Cependant, cet insuccès n’entraîne pas pour autant l’impossibilité d’un  « dialogue » entre l’homme et l’animal. En effet, les communications actuelles entre dauphins et humains sont limitées, alors que le propre du langage est d’être « indéterminé », une opération « ouverte » au cours de laquelle celui qui parle combine en toute liberté et dans un ordre imprévisible les signaux à disposition. C’est la « combinatoire ».

Toute la question est de savoir si le dauphin sera un jour capable de dialoguer.

 

-          les langues sifflées.

Les sifflements des dauphins sont des modulations de fréquence. Or, il existe des langues humaines sifflées qui utilisent le même type de modulations, en usage encore dans divers points du monde (en

Turquie, en France dans la vallée d’Ossau, au Mexique, dans les îles Canaries …). Ces sifflements sont utilisés dans des régions où la voix risque de se perdre dans le vent ou ne pas atteindre l’interlocuteur à cause des obstacles topographiques.

Or, il existe une analogie remarquable entre les sonagrammes des langues sifflées et ceux des sifflements sous-marins des dauphins qui présentent les mêmes types de modulation tout en ayant  des modalités beaucoup plus limitées et qui se situent dans une bande de fréquence nettement plus élevée.
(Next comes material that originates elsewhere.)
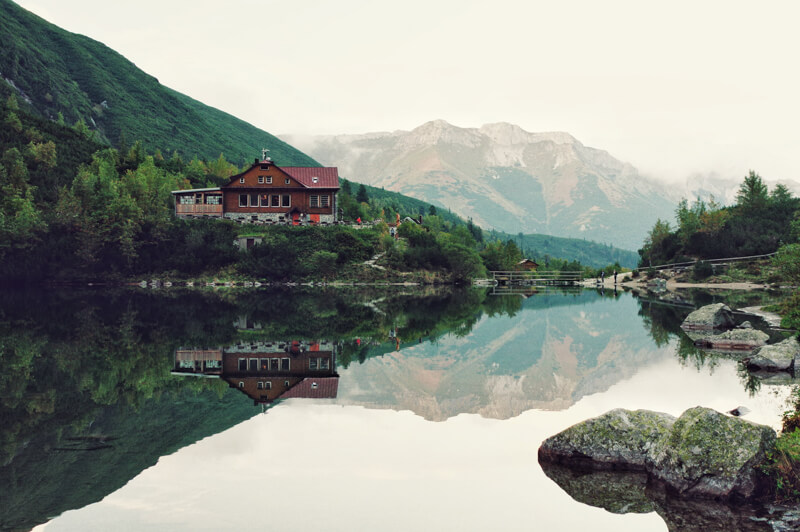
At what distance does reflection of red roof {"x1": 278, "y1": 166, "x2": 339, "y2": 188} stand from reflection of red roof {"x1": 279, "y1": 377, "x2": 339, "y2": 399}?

L’analogie des structures physiques permettait alors l’hypothèse que les sifflements des dauphins pouvaient être théoriquement utilisés comme éléments phonétiques d’un vrai langage. Dans la mesure où les modulations qu’ils émettent présentent des variables qui n’ont pas encore été toutes recensées, on peut penser qu’elles constituent un système de communication acoustique analogue à celui de beaucoup d’autres espèces animales. Mais déjà à ce niveau de vocabulaire dont l’étendue n’est aps encore connue, il faudrait , comme dit Busnel, «  la pierre de Rosette » qui permettrait de déchiffrer les sifflements des dauphins, en supposant bien sûr qu’on connaisse le « signifié » de chaque signal, c’est-à-dire sa sémantique, ce qui n’est pas le cas …
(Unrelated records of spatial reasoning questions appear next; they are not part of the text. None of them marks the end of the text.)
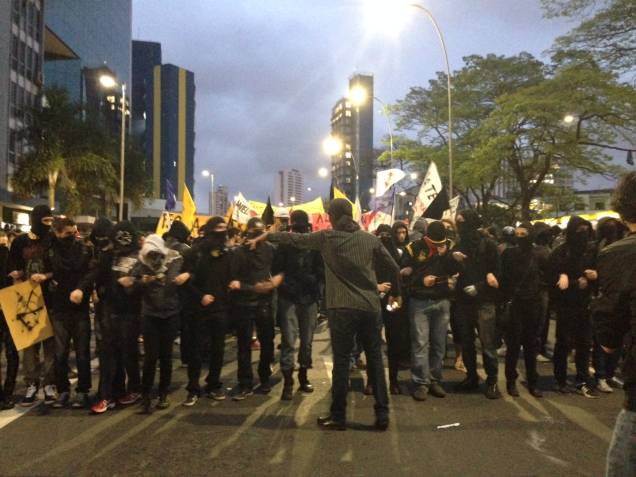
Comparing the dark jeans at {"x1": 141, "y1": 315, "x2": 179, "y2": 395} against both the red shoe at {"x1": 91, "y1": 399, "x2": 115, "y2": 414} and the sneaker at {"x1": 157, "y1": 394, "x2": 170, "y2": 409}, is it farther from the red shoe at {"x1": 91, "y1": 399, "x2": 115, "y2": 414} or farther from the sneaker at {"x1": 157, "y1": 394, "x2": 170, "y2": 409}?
the red shoe at {"x1": 91, "y1": 399, "x2": 115, "y2": 414}

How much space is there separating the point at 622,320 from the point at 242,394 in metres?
4.39

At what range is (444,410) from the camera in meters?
5.53

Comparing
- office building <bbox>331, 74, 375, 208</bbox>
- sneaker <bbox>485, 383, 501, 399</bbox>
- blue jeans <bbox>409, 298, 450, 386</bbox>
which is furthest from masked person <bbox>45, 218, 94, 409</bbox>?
office building <bbox>331, 74, 375, 208</bbox>

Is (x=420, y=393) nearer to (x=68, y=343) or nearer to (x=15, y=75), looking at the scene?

Cependant, les langues sifflées humaines sont bel et bien le support d’un langage aussi perfectionné qu’un langage vocalique. L’idée de base, selon Busnel, était que si l’on devait apprendre un langage aux dauphins, une langue sifflée serait plus facilement perçue et analysée par le dauphin qu’une langue vocalique articulée, comme le faisait Lilly.

Ces langues représenteraient donc un « squelette de langage » qui pourrait être le véhicule de communications avec le dauphin. A condition que les dauphins aient quelque chose à exprimer… !
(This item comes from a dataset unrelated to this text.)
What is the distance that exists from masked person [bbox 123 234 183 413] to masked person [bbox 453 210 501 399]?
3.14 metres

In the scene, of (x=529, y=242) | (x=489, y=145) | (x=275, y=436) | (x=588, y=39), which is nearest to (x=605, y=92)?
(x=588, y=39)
Là se situe le véritable problème !

Néanmoins, ce processus ne fut pas inutile. Il était nécessaire de traduire en langage sifflé la langue vocalique de l’expérimentateur pour tenter un apprentissage linguistique de ces animaux. Ainsi, on pouvait leur transmettre et leur enseigner des signaux qui ne nécessitaient pas l’usage de cordes vocales, et s’adaptaient donc mieux évidemment à leur propre registre acoustique.

Un acousticien américain, W. Batteau, fit construire un appareil électronique capable de transformer la voix humaine en voix sifflée. Les premiers mois de travail furent concluants : les dauphins assimilaient bien le langage sifflé, et étaient capables d’apprendre, de mémoriser et de répéter 26 messages différents. Mais alors que l’étape de l’association à l’objet devait être franchie, la mort du chercheur interrompit malheureusement toutes les expériences.

Les recherches continuent toujours, mais il semble que les études sont faussées par les conditions dans lesquelles elles se déroulent, ce qui « corse » la difficulté de la tâche. Premièrement, on utilise toujours le Tursiops car en captivité, il se montre plus docile et robuste. Mais il n’est pas forcément le plus intelligent : la faculté d’apprendre, d’imiter qu’il possède à un haut degré n’est pas forcément indice d’intelligence, et semble plus compliquer les recherches que les favoriser. Enfin, ces études sont majoritairement menées en captivité, qui reste toujours un traumatisme pour le dauphin, très sensible et perturbé par les traitements appliqués auxquels ils n’ont pas été préparés ( ce sont souvent des dauphins adultes).